Wow Squarespace just shutdown a website of a group of doctors - ycombonator
https://mobile.twitter.com/drsimonegold/status/1288178446569545734
======
mariomariomario
1\. Squarespace is a private entity. They have no obligation to leave your
website online, similar to how you have no obligation to spend money at
businesses you don't support.

2\. The Twitter user in question is pushing propaganda about
Hydroxychloroquine, along with clearly false information that is not backed by
the scientific community.

3\. Take a look at the Food and Drug Administration official communications on
its stance regarding Hydroxychloroquine:
[https://www.fda.gov/media/138946/download](https://www.fda.gov/media/138946/download)

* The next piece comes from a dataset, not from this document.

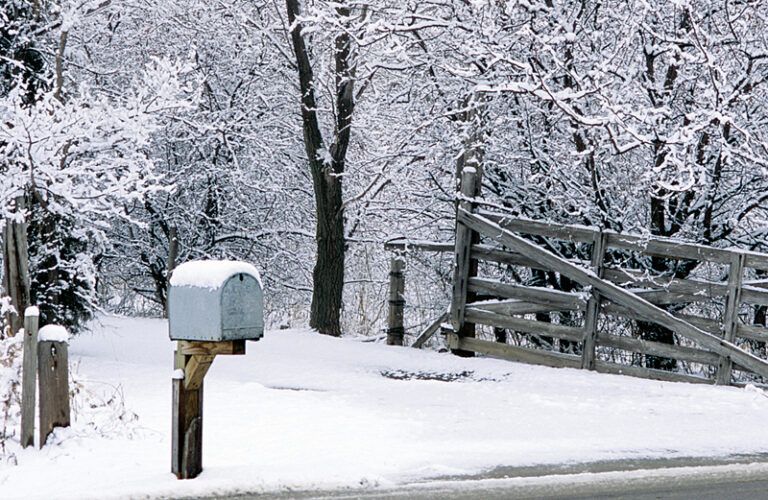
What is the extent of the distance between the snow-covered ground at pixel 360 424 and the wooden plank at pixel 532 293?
0.92 metres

4\. Direct quote from FDA official statement linked above: "However, based on
emerging and other scientific data, FDA does not recommend using HCQ or CQ to
treat hospitalized patients with COVID-19 outside of a clinical trial."

------
themonoid
This tweet (and the related website) seems to be from America's Frontline
Doctors; they have been accused of quackery. See related HN discussion:
[https://news.ycombinator.com/item?id=23982139](https://news.ycombinator.com/item?id=23982139)

------
IanDrake
Thanks for flagging my comment, thus proving my point exactly.